Kalau saya bilang mau diet, reaksi pertama orang-orang adalah "Mau dikurusin semana lagi lo?"

Padahal, mengacu pada wikipedia, diet berarti pengaturan pola makan dan nutrisi dengan tujuan tertentu: naik/turun berat badan atau alasan medis. Nah, stigma yang telanjur tertanam di kebanyakan kepala adalah diet berarti menggeser angka timbangan ke kiri dengan mengurangi atau pantang makanan tertentu. Mari kita mulai ubah cara pandang ini... 

Waktu menerima undangan bincang-bincang bareng Body Key Indonesia, saya sempet mikir. Dengan kondisi BMI yang masih tergolong underweight, ngapain ya saya dateng ke acara yang mayoritas hadirinnya adalah mereka yang bercita-cita menuju berat badan ideal dengan mengurangi angka timbangan? 
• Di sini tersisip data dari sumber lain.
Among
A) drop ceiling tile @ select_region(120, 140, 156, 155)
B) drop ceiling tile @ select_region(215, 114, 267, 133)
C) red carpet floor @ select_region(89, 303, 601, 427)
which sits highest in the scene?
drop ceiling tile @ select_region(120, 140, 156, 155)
Terima kasih Body Key yang gak membeda-bedakan kami berdasarkan berat badan. LOL.

Dalam bincang-bincang berdurasi tiga jam itu (minus makan enaknya hehehe) terbukalah tabir bahwa sebetulnya program yang diluncurkan oleh Body Key Indonesia ini bukan hanya buat kaum yang berlebihan berat badan. Para fakir lemak yang masih harus disubsidi makanan bergizi macam saya juga dipersilakan ikutan program ini. Oh sungguh senang! *lonjak-lonjak*

Body Key merupakan program 60 hari (karena 30 hari itu untuk mencari cinta) pengelolaan berat badan dengan tujuan akhir menuju ideal, turun atau naik sesuai harapan. Kenapa berat badan perlu dikelola serius macam keuangan? Karena kata Vety Vera yang sedang-sedang saja itu yang utama *dangdutan*.

OK serius! 

Kelebihan atau kekurangan berat badan, sama kok bahayanya. Obesitas berisiko mengundang penyakit degeneratif macam hipertensi, diabetes, kolesterol tinggi, sampai jantung koroner. Serem kan? Nah, sebaliknya underweight juga sama bahayanya kok. Saya sendiri mengalami akibatnya: sering capek, lesu, lemah, kurang gairah, dan mendambakan kasih sayang jadi gak produktif. Tapi, sungguh sulit mengembalikan angka timbangan pada nilai ideal sebagaimana anjuran para ahli gizi. Sungguh! 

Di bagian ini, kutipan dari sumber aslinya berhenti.